Буквально на другой день после приезда Митьки и Козыревского в острог река стала. Впереди был довольно длинный и скучный период бездорожья, когда санного пути еще нет, а водного – нет уже. Во всяком случае, в это время можно было не опасаться, что кто-то узнает о судьбе лодии, оставленной зимовать близ устья.
Как только установился санный путь, Митька отправился в вояж по территории проживания ительменских групп кыкша-ай и лигнурин. С собой он взял двух своих холопов с упряжками – они везли товары для раздачи в долг. Времени у него было мало – в Большерецке потихоньку формировался караван на Нижнекамчатский острог, который он должен был сопровождать. Тем не менее служилый успел посетить десяток острожков на разных речках. Он всюду рассказывал про хорошего начальника капитана Беринга и зачитывал его указ. При этом он прозрачно намекал, что если местные русские командиры этот указ выполнять не будут, то бурин собираются начать войну. Чернил, бумаги и собственных глаз при плохом свете он не жалел – писал и писал бесконечные камчадальские жалобы на русских. Собственно говоря, все везде было одно и то же, менялись только имена пострадавших и названия населенных пунктов. До «родных» мест, где проживали люди кулес, он так и не добрался – боялся опоздать.
Впрочем, это была скорее отговорка – для самого себя. В острожке, где он прожил полгода и обрел «законную» жену, его считали живым покойником. Вполне вероятно, что за прошедшее время история его появления, женитьбы и неудачного «плавания» в мир мертвых стала известна не только жителям речки Песчаной, но и всем ительменам группы кулес. В этой связи рассчитывать на теплый прием там не приходилось – убить, конечно, не убьют, но… Кроме того, с ним были холопы, и Митьке не хотелось, чтоб они узнали о его превращениях и «смерти»: в конце концов, для ительмена быть живым покойником просто неприлично.
А еще Митька не желал себе признаться, что его тянет к камчадальской жене. У него большой выбор женщин, а Кымхачь не молода, не слишком красива и довольно груба, но… Но с ней можно говорить, ей не стыдно жаловаться на слабость, рядом с ней как-то спокойно. В общем, она не обругает и не прогонит, но вынуждать ее общаться с покойным мужем – это жестоко, она этого не заслужила.

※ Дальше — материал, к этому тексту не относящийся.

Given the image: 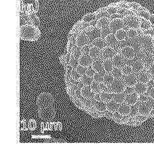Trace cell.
<instances>
[{
	"label": "cell",
	"mask_w": 154,
	"mask_h": 156,
	"mask_svg": "<svg viewBox=\"0 0 154 156\" xmlns=\"http://www.w3.org/2000/svg\"><path fill=\"white\" fill-rule=\"evenodd\" d=\"M38 114L41 119L53 120L56 115V106L53 95L49 93H43L37 99Z\"/></svg>",
	"instance_id": "cell-1"
},
{
	"label": "cell",
	"mask_w": 154,
	"mask_h": 156,
	"mask_svg": "<svg viewBox=\"0 0 154 156\" xmlns=\"http://www.w3.org/2000/svg\"><path fill=\"white\" fill-rule=\"evenodd\" d=\"M41 37V31L33 24H26L20 27V38L21 40L36 41Z\"/></svg>",
	"instance_id": "cell-2"
},
{
	"label": "cell",
	"mask_w": 154,
	"mask_h": 156,
	"mask_svg": "<svg viewBox=\"0 0 154 156\" xmlns=\"http://www.w3.org/2000/svg\"><path fill=\"white\" fill-rule=\"evenodd\" d=\"M82 31H85L86 35H87L89 41L91 42L98 38L102 37V30L100 27L97 26H90Z\"/></svg>",
	"instance_id": "cell-3"
},
{
	"label": "cell",
	"mask_w": 154,
	"mask_h": 156,
	"mask_svg": "<svg viewBox=\"0 0 154 156\" xmlns=\"http://www.w3.org/2000/svg\"><path fill=\"white\" fill-rule=\"evenodd\" d=\"M110 86L112 93H117L124 92L126 87V85L125 84L124 80H122V78H120V79H114L113 82Z\"/></svg>",
	"instance_id": "cell-4"
},
{
	"label": "cell",
	"mask_w": 154,
	"mask_h": 156,
	"mask_svg": "<svg viewBox=\"0 0 154 156\" xmlns=\"http://www.w3.org/2000/svg\"><path fill=\"white\" fill-rule=\"evenodd\" d=\"M124 22L123 18H118L110 20L109 27L111 29L112 33H115L117 30L123 29L124 27Z\"/></svg>",
	"instance_id": "cell-5"
},
{
	"label": "cell",
	"mask_w": 154,
	"mask_h": 156,
	"mask_svg": "<svg viewBox=\"0 0 154 156\" xmlns=\"http://www.w3.org/2000/svg\"><path fill=\"white\" fill-rule=\"evenodd\" d=\"M104 59L102 58L101 56H98L97 58H93V62H92V67L96 70V72L101 73L102 74H104L106 73L104 69Z\"/></svg>",
	"instance_id": "cell-6"
},
{
	"label": "cell",
	"mask_w": 154,
	"mask_h": 156,
	"mask_svg": "<svg viewBox=\"0 0 154 156\" xmlns=\"http://www.w3.org/2000/svg\"><path fill=\"white\" fill-rule=\"evenodd\" d=\"M137 105L138 106V109H139V114L141 115H149L150 112L153 109L149 101H146V102H140V101H138Z\"/></svg>",
	"instance_id": "cell-7"
},
{
	"label": "cell",
	"mask_w": 154,
	"mask_h": 156,
	"mask_svg": "<svg viewBox=\"0 0 154 156\" xmlns=\"http://www.w3.org/2000/svg\"><path fill=\"white\" fill-rule=\"evenodd\" d=\"M112 60L114 63V67L122 68L126 65H127V59L122 56L120 53L116 54Z\"/></svg>",
	"instance_id": "cell-8"
},
{
	"label": "cell",
	"mask_w": 154,
	"mask_h": 156,
	"mask_svg": "<svg viewBox=\"0 0 154 156\" xmlns=\"http://www.w3.org/2000/svg\"><path fill=\"white\" fill-rule=\"evenodd\" d=\"M116 54L115 50L111 46H107L104 49L101 50L100 56L104 60H112Z\"/></svg>",
	"instance_id": "cell-9"
},
{
	"label": "cell",
	"mask_w": 154,
	"mask_h": 156,
	"mask_svg": "<svg viewBox=\"0 0 154 156\" xmlns=\"http://www.w3.org/2000/svg\"><path fill=\"white\" fill-rule=\"evenodd\" d=\"M135 49L132 46H126L121 49L120 54L127 60L133 59L135 56Z\"/></svg>",
	"instance_id": "cell-10"
},
{
	"label": "cell",
	"mask_w": 154,
	"mask_h": 156,
	"mask_svg": "<svg viewBox=\"0 0 154 156\" xmlns=\"http://www.w3.org/2000/svg\"><path fill=\"white\" fill-rule=\"evenodd\" d=\"M89 41V39L85 31H82V32L78 33L77 37L76 39V43L78 46L82 47V46H84L85 45L87 44Z\"/></svg>",
	"instance_id": "cell-11"
},
{
	"label": "cell",
	"mask_w": 154,
	"mask_h": 156,
	"mask_svg": "<svg viewBox=\"0 0 154 156\" xmlns=\"http://www.w3.org/2000/svg\"><path fill=\"white\" fill-rule=\"evenodd\" d=\"M137 80L139 82L147 83L152 79V75L148 71H141L139 73H136Z\"/></svg>",
	"instance_id": "cell-12"
},
{
	"label": "cell",
	"mask_w": 154,
	"mask_h": 156,
	"mask_svg": "<svg viewBox=\"0 0 154 156\" xmlns=\"http://www.w3.org/2000/svg\"><path fill=\"white\" fill-rule=\"evenodd\" d=\"M123 80L125 84L126 85V86L133 87L134 85L138 82L137 76L136 74H134L133 73L132 74H130V75L125 76L123 78Z\"/></svg>",
	"instance_id": "cell-13"
},
{
	"label": "cell",
	"mask_w": 154,
	"mask_h": 156,
	"mask_svg": "<svg viewBox=\"0 0 154 156\" xmlns=\"http://www.w3.org/2000/svg\"><path fill=\"white\" fill-rule=\"evenodd\" d=\"M80 65L88 67L90 66H92L93 62V58L90 56L89 54H82V55L79 58Z\"/></svg>",
	"instance_id": "cell-14"
},
{
	"label": "cell",
	"mask_w": 154,
	"mask_h": 156,
	"mask_svg": "<svg viewBox=\"0 0 154 156\" xmlns=\"http://www.w3.org/2000/svg\"><path fill=\"white\" fill-rule=\"evenodd\" d=\"M134 91L137 93L138 95L144 94V93H147L148 91V87L147 83H142V82H138L134 85Z\"/></svg>",
	"instance_id": "cell-15"
},
{
	"label": "cell",
	"mask_w": 154,
	"mask_h": 156,
	"mask_svg": "<svg viewBox=\"0 0 154 156\" xmlns=\"http://www.w3.org/2000/svg\"><path fill=\"white\" fill-rule=\"evenodd\" d=\"M138 101H139V95L136 92H133L131 94L126 96L125 103L128 104L130 106L137 104Z\"/></svg>",
	"instance_id": "cell-16"
},
{
	"label": "cell",
	"mask_w": 154,
	"mask_h": 156,
	"mask_svg": "<svg viewBox=\"0 0 154 156\" xmlns=\"http://www.w3.org/2000/svg\"><path fill=\"white\" fill-rule=\"evenodd\" d=\"M131 66L133 68V73H135L143 71L145 66V64H144V62H142V60H136L134 59V58Z\"/></svg>",
	"instance_id": "cell-17"
},
{
	"label": "cell",
	"mask_w": 154,
	"mask_h": 156,
	"mask_svg": "<svg viewBox=\"0 0 154 156\" xmlns=\"http://www.w3.org/2000/svg\"><path fill=\"white\" fill-rule=\"evenodd\" d=\"M82 95L85 98L88 99H93L94 95H95V93H94L90 86H85L81 90Z\"/></svg>",
	"instance_id": "cell-18"
},
{
	"label": "cell",
	"mask_w": 154,
	"mask_h": 156,
	"mask_svg": "<svg viewBox=\"0 0 154 156\" xmlns=\"http://www.w3.org/2000/svg\"><path fill=\"white\" fill-rule=\"evenodd\" d=\"M105 39L106 42H107L108 46H111L112 48H114L115 46H116L118 44V42H119L114 33H111L110 34L108 35V36L105 38Z\"/></svg>",
	"instance_id": "cell-19"
},
{
	"label": "cell",
	"mask_w": 154,
	"mask_h": 156,
	"mask_svg": "<svg viewBox=\"0 0 154 156\" xmlns=\"http://www.w3.org/2000/svg\"><path fill=\"white\" fill-rule=\"evenodd\" d=\"M91 44L92 46H96L97 48H98L100 50L104 49V48H106V46H108L107 42H106V39L104 38H102V37L98 38L96 39V40L93 41L92 42H91Z\"/></svg>",
	"instance_id": "cell-20"
},
{
	"label": "cell",
	"mask_w": 154,
	"mask_h": 156,
	"mask_svg": "<svg viewBox=\"0 0 154 156\" xmlns=\"http://www.w3.org/2000/svg\"><path fill=\"white\" fill-rule=\"evenodd\" d=\"M142 62H144L145 66L149 67V66L154 63V55L152 53L146 52L143 60H142Z\"/></svg>",
	"instance_id": "cell-21"
},
{
	"label": "cell",
	"mask_w": 154,
	"mask_h": 156,
	"mask_svg": "<svg viewBox=\"0 0 154 156\" xmlns=\"http://www.w3.org/2000/svg\"><path fill=\"white\" fill-rule=\"evenodd\" d=\"M130 108H131L130 105H129L126 103H123L120 104L118 111L122 115H128L130 112Z\"/></svg>",
	"instance_id": "cell-22"
},
{
	"label": "cell",
	"mask_w": 154,
	"mask_h": 156,
	"mask_svg": "<svg viewBox=\"0 0 154 156\" xmlns=\"http://www.w3.org/2000/svg\"><path fill=\"white\" fill-rule=\"evenodd\" d=\"M114 34H115L117 39L119 41H123V40H124V39H126V38L128 37L127 30H126V29L125 28V26H124L123 29H119L118 30H117Z\"/></svg>",
	"instance_id": "cell-23"
},
{
	"label": "cell",
	"mask_w": 154,
	"mask_h": 156,
	"mask_svg": "<svg viewBox=\"0 0 154 156\" xmlns=\"http://www.w3.org/2000/svg\"><path fill=\"white\" fill-rule=\"evenodd\" d=\"M94 106L98 111L104 112L107 109V103L102 100L96 101L95 103H94Z\"/></svg>",
	"instance_id": "cell-24"
},
{
	"label": "cell",
	"mask_w": 154,
	"mask_h": 156,
	"mask_svg": "<svg viewBox=\"0 0 154 156\" xmlns=\"http://www.w3.org/2000/svg\"><path fill=\"white\" fill-rule=\"evenodd\" d=\"M98 18L95 13H89L85 15L83 17H82L81 20L83 21L84 23H89L90 22H92L93 21L97 20Z\"/></svg>",
	"instance_id": "cell-25"
},
{
	"label": "cell",
	"mask_w": 154,
	"mask_h": 156,
	"mask_svg": "<svg viewBox=\"0 0 154 156\" xmlns=\"http://www.w3.org/2000/svg\"><path fill=\"white\" fill-rule=\"evenodd\" d=\"M114 65L112 60H104V69L106 73H112Z\"/></svg>",
	"instance_id": "cell-26"
},
{
	"label": "cell",
	"mask_w": 154,
	"mask_h": 156,
	"mask_svg": "<svg viewBox=\"0 0 154 156\" xmlns=\"http://www.w3.org/2000/svg\"><path fill=\"white\" fill-rule=\"evenodd\" d=\"M126 95L124 94V92L122 93H114L113 96V100H114L117 102L118 103L121 104L125 102L126 99Z\"/></svg>",
	"instance_id": "cell-27"
},
{
	"label": "cell",
	"mask_w": 154,
	"mask_h": 156,
	"mask_svg": "<svg viewBox=\"0 0 154 156\" xmlns=\"http://www.w3.org/2000/svg\"><path fill=\"white\" fill-rule=\"evenodd\" d=\"M119 106L120 104L116 102V101L113 99L107 102V109L113 112L118 111Z\"/></svg>",
	"instance_id": "cell-28"
},
{
	"label": "cell",
	"mask_w": 154,
	"mask_h": 156,
	"mask_svg": "<svg viewBox=\"0 0 154 156\" xmlns=\"http://www.w3.org/2000/svg\"><path fill=\"white\" fill-rule=\"evenodd\" d=\"M98 19L102 17H109L110 15L107 12V10H106V7H101V8L98 9L95 12Z\"/></svg>",
	"instance_id": "cell-29"
},
{
	"label": "cell",
	"mask_w": 154,
	"mask_h": 156,
	"mask_svg": "<svg viewBox=\"0 0 154 156\" xmlns=\"http://www.w3.org/2000/svg\"><path fill=\"white\" fill-rule=\"evenodd\" d=\"M110 20L108 17H102L97 19V24L96 26L100 27V29L103 28V27L109 26Z\"/></svg>",
	"instance_id": "cell-30"
},
{
	"label": "cell",
	"mask_w": 154,
	"mask_h": 156,
	"mask_svg": "<svg viewBox=\"0 0 154 156\" xmlns=\"http://www.w3.org/2000/svg\"><path fill=\"white\" fill-rule=\"evenodd\" d=\"M80 80L82 81V83H83L85 85H86V86H90L94 81L93 77H90L87 75L82 76Z\"/></svg>",
	"instance_id": "cell-31"
},
{
	"label": "cell",
	"mask_w": 154,
	"mask_h": 156,
	"mask_svg": "<svg viewBox=\"0 0 154 156\" xmlns=\"http://www.w3.org/2000/svg\"><path fill=\"white\" fill-rule=\"evenodd\" d=\"M115 78L114 77L112 73H106L104 75L103 83L107 85H110Z\"/></svg>",
	"instance_id": "cell-32"
},
{
	"label": "cell",
	"mask_w": 154,
	"mask_h": 156,
	"mask_svg": "<svg viewBox=\"0 0 154 156\" xmlns=\"http://www.w3.org/2000/svg\"><path fill=\"white\" fill-rule=\"evenodd\" d=\"M100 95H101V100L104 101H105V102L107 103V102H108V101L113 99L114 93L101 92Z\"/></svg>",
	"instance_id": "cell-33"
},
{
	"label": "cell",
	"mask_w": 154,
	"mask_h": 156,
	"mask_svg": "<svg viewBox=\"0 0 154 156\" xmlns=\"http://www.w3.org/2000/svg\"><path fill=\"white\" fill-rule=\"evenodd\" d=\"M89 54L92 58H95L98 56H100L101 54V50L97 48L96 46H92L91 49H90V51Z\"/></svg>",
	"instance_id": "cell-34"
},
{
	"label": "cell",
	"mask_w": 154,
	"mask_h": 156,
	"mask_svg": "<svg viewBox=\"0 0 154 156\" xmlns=\"http://www.w3.org/2000/svg\"><path fill=\"white\" fill-rule=\"evenodd\" d=\"M112 74L115 79H120V78H122V77L124 76V73H123V72H122V68H116V67H114V68L113 69Z\"/></svg>",
	"instance_id": "cell-35"
},
{
	"label": "cell",
	"mask_w": 154,
	"mask_h": 156,
	"mask_svg": "<svg viewBox=\"0 0 154 156\" xmlns=\"http://www.w3.org/2000/svg\"><path fill=\"white\" fill-rule=\"evenodd\" d=\"M71 55H73L77 58H80V57L82 55V47L75 45L74 47L72 50V52H71Z\"/></svg>",
	"instance_id": "cell-36"
},
{
	"label": "cell",
	"mask_w": 154,
	"mask_h": 156,
	"mask_svg": "<svg viewBox=\"0 0 154 156\" xmlns=\"http://www.w3.org/2000/svg\"><path fill=\"white\" fill-rule=\"evenodd\" d=\"M106 10L110 15L115 14L118 11V7L116 5V3H113L106 7Z\"/></svg>",
	"instance_id": "cell-37"
},
{
	"label": "cell",
	"mask_w": 154,
	"mask_h": 156,
	"mask_svg": "<svg viewBox=\"0 0 154 156\" xmlns=\"http://www.w3.org/2000/svg\"><path fill=\"white\" fill-rule=\"evenodd\" d=\"M136 53H135V56H134V59L136 60H142L143 58L145 56V54L146 53V52L145 51V50H144L143 48L140 49V50H135Z\"/></svg>",
	"instance_id": "cell-38"
},
{
	"label": "cell",
	"mask_w": 154,
	"mask_h": 156,
	"mask_svg": "<svg viewBox=\"0 0 154 156\" xmlns=\"http://www.w3.org/2000/svg\"><path fill=\"white\" fill-rule=\"evenodd\" d=\"M69 64L72 66V67L74 69H77L78 66L80 65V62H79V58H77L76 57H74V56L71 55V58L70 60Z\"/></svg>",
	"instance_id": "cell-39"
},
{
	"label": "cell",
	"mask_w": 154,
	"mask_h": 156,
	"mask_svg": "<svg viewBox=\"0 0 154 156\" xmlns=\"http://www.w3.org/2000/svg\"><path fill=\"white\" fill-rule=\"evenodd\" d=\"M138 114H139V109H138L137 105H131V108H130V112L129 115L131 117H135Z\"/></svg>",
	"instance_id": "cell-40"
},
{
	"label": "cell",
	"mask_w": 154,
	"mask_h": 156,
	"mask_svg": "<svg viewBox=\"0 0 154 156\" xmlns=\"http://www.w3.org/2000/svg\"><path fill=\"white\" fill-rule=\"evenodd\" d=\"M92 91L95 93H100L102 92L101 88H100V83L96 82V81H93V83L90 85Z\"/></svg>",
	"instance_id": "cell-41"
},
{
	"label": "cell",
	"mask_w": 154,
	"mask_h": 156,
	"mask_svg": "<svg viewBox=\"0 0 154 156\" xmlns=\"http://www.w3.org/2000/svg\"><path fill=\"white\" fill-rule=\"evenodd\" d=\"M122 69L124 76L130 75V74H132L133 73V70L132 66H130V65H126L124 67L122 68Z\"/></svg>",
	"instance_id": "cell-42"
},
{
	"label": "cell",
	"mask_w": 154,
	"mask_h": 156,
	"mask_svg": "<svg viewBox=\"0 0 154 156\" xmlns=\"http://www.w3.org/2000/svg\"><path fill=\"white\" fill-rule=\"evenodd\" d=\"M93 80H94V81H96V82H98L99 83H102L104 80V75L103 74H102L101 73L96 72L95 73V75L93 76Z\"/></svg>",
	"instance_id": "cell-43"
},
{
	"label": "cell",
	"mask_w": 154,
	"mask_h": 156,
	"mask_svg": "<svg viewBox=\"0 0 154 156\" xmlns=\"http://www.w3.org/2000/svg\"><path fill=\"white\" fill-rule=\"evenodd\" d=\"M101 30H102V38H105L106 37L108 36V35L112 33V30L110 28L109 26L103 27V28L101 29Z\"/></svg>",
	"instance_id": "cell-44"
},
{
	"label": "cell",
	"mask_w": 154,
	"mask_h": 156,
	"mask_svg": "<svg viewBox=\"0 0 154 156\" xmlns=\"http://www.w3.org/2000/svg\"><path fill=\"white\" fill-rule=\"evenodd\" d=\"M149 118H150L149 115H141V114H138L136 116L134 117L136 120H138V121H140L141 122H144L146 121Z\"/></svg>",
	"instance_id": "cell-45"
},
{
	"label": "cell",
	"mask_w": 154,
	"mask_h": 156,
	"mask_svg": "<svg viewBox=\"0 0 154 156\" xmlns=\"http://www.w3.org/2000/svg\"><path fill=\"white\" fill-rule=\"evenodd\" d=\"M77 71L79 73L81 76L86 75V71H87V67H85V66L79 65L77 68Z\"/></svg>",
	"instance_id": "cell-46"
},
{
	"label": "cell",
	"mask_w": 154,
	"mask_h": 156,
	"mask_svg": "<svg viewBox=\"0 0 154 156\" xmlns=\"http://www.w3.org/2000/svg\"><path fill=\"white\" fill-rule=\"evenodd\" d=\"M82 76L78 73L76 69H73L72 73H71V77L75 80H80Z\"/></svg>",
	"instance_id": "cell-47"
},
{
	"label": "cell",
	"mask_w": 154,
	"mask_h": 156,
	"mask_svg": "<svg viewBox=\"0 0 154 156\" xmlns=\"http://www.w3.org/2000/svg\"><path fill=\"white\" fill-rule=\"evenodd\" d=\"M96 73V70L94 69V68L92 67V66H90L88 67H87V71H86V75L93 77V76L95 75V73Z\"/></svg>",
	"instance_id": "cell-48"
},
{
	"label": "cell",
	"mask_w": 154,
	"mask_h": 156,
	"mask_svg": "<svg viewBox=\"0 0 154 156\" xmlns=\"http://www.w3.org/2000/svg\"><path fill=\"white\" fill-rule=\"evenodd\" d=\"M149 99H150V97L148 94V93H145L144 94L139 95L140 102H146V101H149Z\"/></svg>",
	"instance_id": "cell-49"
},
{
	"label": "cell",
	"mask_w": 154,
	"mask_h": 156,
	"mask_svg": "<svg viewBox=\"0 0 154 156\" xmlns=\"http://www.w3.org/2000/svg\"><path fill=\"white\" fill-rule=\"evenodd\" d=\"M92 44H87L85 45L84 46H82V54H89L90 51V49H91L92 47Z\"/></svg>",
	"instance_id": "cell-50"
},
{
	"label": "cell",
	"mask_w": 154,
	"mask_h": 156,
	"mask_svg": "<svg viewBox=\"0 0 154 156\" xmlns=\"http://www.w3.org/2000/svg\"><path fill=\"white\" fill-rule=\"evenodd\" d=\"M100 88H101L102 92H110V93H112L111 91V89H110V85H106L103 82L100 83Z\"/></svg>",
	"instance_id": "cell-51"
},
{
	"label": "cell",
	"mask_w": 154,
	"mask_h": 156,
	"mask_svg": "<svg viewBox=\"0 0 154 156\" xmlns=\"http://www.w3.org/2000/svg\"><path fill=\"white\" fill-rule=\"evenodd\" d=\"M104 115L106 119L110 120H113L114 119V112L108 110V109H106L105 111H104Z\"/></svg>",
	"instance_id": "cell-52"
},
{
	"label": "cell",
	"mask_w": 154,
	"mask_h": 156,
	"mask_svg": "<svg viewBox=\"0 0 154 156\" xmlns=\"http://www.w3.org/2000/svg\"><path fill=\"white\" fill-rule=\"evenodd\" d=\"M133 92H135V91H134V87L132 86H126L124 91V93L126 95L131 94V93Z\"/></svg>",
	"instance_id": "cell-53"
},
{
	"label": "cell",
	"mask_w": 154,
	"mask_h": 156,
	"mask_svg": "<svg viewBox=\"0 0 154 156\" xmlns=\"http://www.w3.org/2000/svg\"><path fill=\"white\" fill-rule=\"evenodd\" d=\"M122 116H123V115H122V114H120V113L118 112V111H116V112H114V119H122Z\"/></svg>",
	"instance_id": "cell-54"
},
{
	"label": "cell",
	"mask_w": 154,
	"mask_h": 156,
	"mask_svg": "<svg viewBox=\"0 0 154 156\" xmlns=\"http://www.w3.org/2000/svg\"><path fill=\"white\" fill-rule=\"evenodd\" d=\"M147 85H148V89L153 88L154 87V79L152 78V79L150 80L147 83Z\"/></svg>",
	"instance_id": "cell-55"
},
{
	"label": "cell",
	"mask_w": 154,
	"mask_h": 156,
	"mask_svg": "<svg viewBox=\"0 0 154 156\" xmlns=\"http://www.w3.org/2000/svg\"><path fill=\"white\" fill-rule=\"evenodd\" d=\"M148 72L152 76H154V63L148 67Z\"/></svg>",
	"instance_id": "cell-56"
},
{
	"label": "cell",
	"mask_w": 154,
	"mask_h": 156,
	"mask_svg": "<svg viewBox=\"0 0 154 156\" xmlns=\"http://www.w3.org/2000/svg\"><path fill=\"white\" fill-rule=\"evenodd\" d=\"M148 94L149 95V96L150 97V98L154 99V87L148 89Z\"/></svg>",
	"instance_id": "cell-57"
},
{
	"label": "cell",
	"mask_w": 154,
	"mask_h": 156,
	"mask_svg": "<svg viewBox=\"0 0 154 156\" xmlns=\"http://www.w3.org/2000/svg\"><path fill=\"white\" fill-rule=\"evenodd\" d=\"M94 98V99H95L96 101H100L101 100L100 93H95Z\"/></svg>",
	"instance_id": "cell-58"
},
{
	"label": "cell",
	"mask_w": 154,
	"mask_h": 156,
	"mask_svg": "<svg viewBox=\"0 0 154 156\" xmlns=\"http://www.w3.org/2000/svg\"><path fill=\"white\" fill-rule=\"evenodd\" d=\"M114 122H115L116 123L118 124H124V122L123 121H122V119H113V120Z\"/></svg>",
	"instance_id": "cell-59"
},
{
	"label": "cell",
	"mask_w": 154,
	"mask_h": 156,
	"mask_svg": "<svg viewBox=\"0 0 154 156\" xmlns=\"http://www.w3.org/2000/svg\"><path fill=\"white\" fill-rule=\"evenodd\" d=\"M149 102L150 105H151V106H152V108L154 109V99L150 98L149 100Z\"/></svg>",
	"instance_id": "cell-60"
},
{
	"label": "cell",
	"mask_w": 154,
	"mask_h": 156,
	"mask_svg": "<svg viewBox=\"0 0 154 156\" xmlns=\"http://www.w3.org/2000/svg\"><path fill=\"white\" fill-rule=\"evenodd\" d=\"M149 116L150 118H153V117H154V109H152V111L150 112Z\"/></svg>",
	"instance_id": "cell-61"
},
{
	"label": "cell",
	"mask_w": 154,
	"mask_h": 156,
	"mask_svg": "<svg viewBox=\"0 0 154 156\" xmlns=\"http://www.w3.org/2000/svg\"><path fill=\"white\" fill-rule=\"evenodd\" d=\"M153 79H154V78H153Z\"/></svg>",
	"instance_id": "cell-62"
}]
</instances>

Обо всем этом Митька размышлял на распутье: санный след, по которому двигался его маленький караван, вливался здесь в «столбовую» дорогу, которая, извиваясь среди кустов и холмов, вела с юга на север. Можно было свернуть налево, и, возможно, к вечеру они были бы в верховьях Песчаной: несколько дней ничего не решают, поскольку Энзель вряд ли тронется из Большерецка без опытного проводника. А можно было прислушаться к голосу разума и отправляться в обратный путь – направо, в острог.
Табак выгорел, служилый вытряхнул пепел на снег и крикнул спутникам:
– Кончай отдыхать – на Большерецк идем!
– Э, хозяин, там едет кто-то! – откликнулся один из каюров и показал влево. – Я видел!
– Врешь, поди, – засомневался рабовладелец, снова доставая кисет и трубку. – Однако давай подождем – может, знакомый кто?
Упряжка вдали то появлялась, то исчезала в складках местности. Вскоре можно было уже рассмотреть, что каюр сидит на нарте верхом, а не боком. «Однако, баба! – удивленно подумал Митька. – Чтой-то ее занесло в такую даль? Да еще, похоже, с грузом…»
Упряжка остановилась метрах в тридцати. Она действительно была груженой. И этот груз немедленно выпрыгнул на снег. Два меховых колобка, громко крича, принялись бороться, а третий задрал парку, приспустил штаны и, присев на корточки, стал справлять нужду. Каюр, утопив в снег тормоз и воткнув остол между копыльев, кинулся разнимать дерущихся.
Почти против воли Митька встал и пошел к ним:
– Что ты тут делаешь, Кымхачь?!
– Сдра-ствуй, Митрий. К Тавачу еду, – улыбнулась женщина. – Сильно медленно еду. Плохо слушаются малые.
– Не понял?! – оторопел служилый. – Ты что ж, по-русски говоришь?!
– Мало говорю. Сейчас забыла совсем.
– А раньше?
– Три… Четыре зимы в Большерецк жила. Потом домой ушла.
– То-то мне показалось, что я тебя раньше видел! А оно во-он что… А почему раньше не сказала?
– Зачем? – пожала плечами женщина. – Коско меня не спрашивал.
– Господи святый, что ж деется-то?! – запаниковал Митька. – А зачем тебя несет к Тавачу? Да еще и с детьми?!
– Люди сказали, к Тавачу приехал русский, – начала терпеливо объяснять ительменка. – Он ничего не берет, никого не бьет. Дает подарки, пишет для начальника про наша беда. Люди сказали, этот русский там был и там был. К нам, сказал, не поедет. Галгал звал людей самим ехать к тот русский. Никто не хотел. А я сказала: поеду! Захотелось мне.
– Да, я действительно сказывал в острожках, что, мол, после Тавача домой поверну… – растерянно подтвердил служилый. – Но как вы успели прознать?! Хотя время было, а путь все дни хороший… Дела-а… И ты, значит, собралась и отправилась? Но как… Впрочем, и то внятно, и се… Едино тока мне не внятно: чо с тобой делать-та?!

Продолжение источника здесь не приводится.